If placement sets are in use(either node_group_key or place=group), each placement set has its own group of buckets based on the nodes in the placement set.  The bucket algorithm is run on each placement set's group of node buckets.


We first determine if we should use our new bucket code path or the normal node code path.  The following has to be true to use the bucket codepath:



What defines a node bucket is the following:

The part of the scheduler this algorithm is replacing is the node placement algorithm.  The standard node placement algorithm takes in a job and nodes and will return an internal representation of the exec_vnode(nspec).  Our new algorithm needs to do the same.  It just allocates nodes differently.


The algorithm goes like this:

First we create a mapping(cb_map) between the chunks (the thing between the pluses), and the buckets.  We look at each bucket's resource signature and compare them to the chunk.  If the bucket matches, we add it to the cb_map with the number of chunks each node in this bucket can satisfy.  If scatter/vscatter is requested, the satisfiable chunks is set to 1.  We also keep a sum of the total number of nodes in each bucket.  At the end, if the total is less than the requested number of chunks, we know the job can never run.  Now we have a mapping between all the chunks and the buckets that can satisfy them.  Note that a bucket can appear multiple times in the cb_map, if it can satisfy multiple chunks.


It's now time to create the final mapping between the chunks and the nodes.  To do this we create a working copy of the free, busy_later, and busy bitmaps.  These are used to make sure we don't allocate the same node to multiple chunks.  We also create a bitmap which will contain the final node mapping.

We take each chunk and collect nodes for it.  We take our cb_map, and look over each chunk and each bucket mapping to that chunk.  We start by looking at the busy later nodes.  We should allocate nodes which have time constraints first before nodes that have no time constraints.  We allocate all nodes in the busy later bitmap to the job where the job will complete before the node is busy.  If we still need more nodes, we get them from the free bitmap.  If we still need more nodes for this chunk, we move onto the next bucket.
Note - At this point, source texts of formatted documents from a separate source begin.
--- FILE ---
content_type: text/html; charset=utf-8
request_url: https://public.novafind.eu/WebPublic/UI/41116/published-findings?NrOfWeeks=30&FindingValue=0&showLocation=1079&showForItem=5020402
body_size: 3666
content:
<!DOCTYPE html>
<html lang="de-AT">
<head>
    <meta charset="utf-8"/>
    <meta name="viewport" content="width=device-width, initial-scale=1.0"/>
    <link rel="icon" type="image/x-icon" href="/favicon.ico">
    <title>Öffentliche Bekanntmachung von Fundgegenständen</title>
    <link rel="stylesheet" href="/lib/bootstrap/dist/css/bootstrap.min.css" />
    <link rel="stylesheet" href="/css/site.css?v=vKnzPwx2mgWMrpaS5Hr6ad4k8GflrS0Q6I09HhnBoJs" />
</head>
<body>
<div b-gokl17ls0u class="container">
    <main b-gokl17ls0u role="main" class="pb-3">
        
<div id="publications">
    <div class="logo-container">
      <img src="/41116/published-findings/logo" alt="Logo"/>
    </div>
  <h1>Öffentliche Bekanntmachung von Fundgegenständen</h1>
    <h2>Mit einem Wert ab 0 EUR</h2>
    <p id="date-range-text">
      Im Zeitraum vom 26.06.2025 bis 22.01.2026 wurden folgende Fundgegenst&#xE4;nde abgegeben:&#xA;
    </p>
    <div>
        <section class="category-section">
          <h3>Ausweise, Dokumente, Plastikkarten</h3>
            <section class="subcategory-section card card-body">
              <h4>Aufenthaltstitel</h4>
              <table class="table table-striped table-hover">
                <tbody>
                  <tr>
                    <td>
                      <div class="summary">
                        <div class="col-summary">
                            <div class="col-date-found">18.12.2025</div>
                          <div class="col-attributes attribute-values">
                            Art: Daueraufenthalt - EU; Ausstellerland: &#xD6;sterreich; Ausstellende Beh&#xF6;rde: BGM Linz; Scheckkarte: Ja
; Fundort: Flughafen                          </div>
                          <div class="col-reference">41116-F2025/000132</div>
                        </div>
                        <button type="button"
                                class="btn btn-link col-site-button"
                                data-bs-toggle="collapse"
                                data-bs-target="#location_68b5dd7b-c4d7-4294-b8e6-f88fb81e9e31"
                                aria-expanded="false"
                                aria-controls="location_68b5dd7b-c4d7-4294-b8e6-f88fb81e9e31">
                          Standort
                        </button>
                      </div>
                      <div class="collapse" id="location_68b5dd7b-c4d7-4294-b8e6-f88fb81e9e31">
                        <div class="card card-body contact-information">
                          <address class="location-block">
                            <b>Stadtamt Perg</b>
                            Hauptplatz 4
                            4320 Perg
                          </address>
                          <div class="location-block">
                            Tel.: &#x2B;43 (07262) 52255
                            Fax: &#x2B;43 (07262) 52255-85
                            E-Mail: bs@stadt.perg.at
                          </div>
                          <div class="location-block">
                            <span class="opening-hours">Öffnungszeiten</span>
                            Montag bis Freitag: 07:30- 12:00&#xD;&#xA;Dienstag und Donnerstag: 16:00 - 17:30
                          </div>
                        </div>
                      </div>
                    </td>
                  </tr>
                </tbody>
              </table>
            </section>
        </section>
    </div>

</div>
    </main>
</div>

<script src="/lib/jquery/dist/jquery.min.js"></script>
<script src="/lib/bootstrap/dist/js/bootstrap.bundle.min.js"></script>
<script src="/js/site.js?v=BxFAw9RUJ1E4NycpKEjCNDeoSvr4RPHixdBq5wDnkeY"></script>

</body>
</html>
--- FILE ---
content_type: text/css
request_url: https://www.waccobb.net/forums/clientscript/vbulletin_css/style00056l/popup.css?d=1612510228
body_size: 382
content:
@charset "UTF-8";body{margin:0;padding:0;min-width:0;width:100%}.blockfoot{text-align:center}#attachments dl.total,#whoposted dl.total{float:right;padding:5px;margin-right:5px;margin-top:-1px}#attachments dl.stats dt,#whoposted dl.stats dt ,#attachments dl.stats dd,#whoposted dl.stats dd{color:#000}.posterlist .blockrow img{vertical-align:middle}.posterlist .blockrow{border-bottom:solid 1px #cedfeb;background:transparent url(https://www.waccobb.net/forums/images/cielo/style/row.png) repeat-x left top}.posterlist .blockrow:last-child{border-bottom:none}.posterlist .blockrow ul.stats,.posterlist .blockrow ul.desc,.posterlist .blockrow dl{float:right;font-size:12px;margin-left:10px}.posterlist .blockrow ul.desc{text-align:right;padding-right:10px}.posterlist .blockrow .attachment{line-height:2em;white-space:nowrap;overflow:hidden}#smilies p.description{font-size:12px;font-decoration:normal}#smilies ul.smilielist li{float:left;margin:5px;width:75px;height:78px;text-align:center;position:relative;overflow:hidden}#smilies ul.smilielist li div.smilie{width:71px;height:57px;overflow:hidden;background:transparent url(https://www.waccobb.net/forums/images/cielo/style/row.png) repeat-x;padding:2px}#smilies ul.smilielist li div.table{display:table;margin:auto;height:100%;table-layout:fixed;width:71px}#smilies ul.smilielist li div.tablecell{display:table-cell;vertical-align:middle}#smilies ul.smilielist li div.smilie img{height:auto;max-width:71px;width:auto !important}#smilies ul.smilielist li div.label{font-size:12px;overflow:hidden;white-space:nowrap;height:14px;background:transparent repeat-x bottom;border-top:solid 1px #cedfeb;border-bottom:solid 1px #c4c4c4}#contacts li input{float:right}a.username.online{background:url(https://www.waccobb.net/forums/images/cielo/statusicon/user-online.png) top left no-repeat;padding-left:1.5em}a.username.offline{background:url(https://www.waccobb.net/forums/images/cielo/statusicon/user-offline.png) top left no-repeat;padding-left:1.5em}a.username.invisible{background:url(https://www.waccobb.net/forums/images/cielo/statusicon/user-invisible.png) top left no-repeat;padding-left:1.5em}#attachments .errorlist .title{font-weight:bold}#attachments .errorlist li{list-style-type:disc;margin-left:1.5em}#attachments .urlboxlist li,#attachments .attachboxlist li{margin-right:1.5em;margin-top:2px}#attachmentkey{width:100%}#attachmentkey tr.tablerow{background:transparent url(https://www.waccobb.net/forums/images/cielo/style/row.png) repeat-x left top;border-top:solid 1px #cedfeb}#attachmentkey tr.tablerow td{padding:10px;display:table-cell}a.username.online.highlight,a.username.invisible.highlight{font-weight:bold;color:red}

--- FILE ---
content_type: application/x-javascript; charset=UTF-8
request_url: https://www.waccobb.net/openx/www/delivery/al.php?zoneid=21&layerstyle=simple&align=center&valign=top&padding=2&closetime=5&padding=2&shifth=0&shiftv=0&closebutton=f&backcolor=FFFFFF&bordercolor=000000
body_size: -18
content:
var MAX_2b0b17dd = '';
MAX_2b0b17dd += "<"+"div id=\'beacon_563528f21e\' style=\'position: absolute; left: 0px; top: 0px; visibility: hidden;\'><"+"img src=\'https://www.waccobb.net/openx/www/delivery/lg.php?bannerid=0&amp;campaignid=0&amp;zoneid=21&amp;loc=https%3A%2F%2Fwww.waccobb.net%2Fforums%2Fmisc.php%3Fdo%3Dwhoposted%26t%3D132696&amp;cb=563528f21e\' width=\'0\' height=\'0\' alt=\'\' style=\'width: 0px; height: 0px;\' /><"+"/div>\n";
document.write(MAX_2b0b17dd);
After we have gone over the chunks and buckets in our cb_map, we will know if the job can run now or not.


We store which nodes in which the job will run in a set of allocation bitmaps (one per chunk).  They are stored in the cb_map.  This is because the final exec_vnode needs to match 1:1 with the chunks in the select statement.  If we had only one allocation bitmap, the exec_vnode would be in order of the nodes in the bitmaps, not the select statement.


We finally turn the cb_map allocation bitmaps into an nspec array.  We go over each chunk in the cb_map and allocate nodes.  For each on bit in the bitmap, we allocate the node N times to the exec_vnode where N is the number of times the bucket can be allocated to the chunk.  In the end we have an nspec array of all the allocated nodes.


A new bitmap library has been implemented for arbitrary length bitmaps.

Interactions with other features

External changes

The bucket code path will be used or it won't be used.  This decision is completely up to the scheduler to decide.  There are no external controls to this feature.  That being said, there are external behavior changes.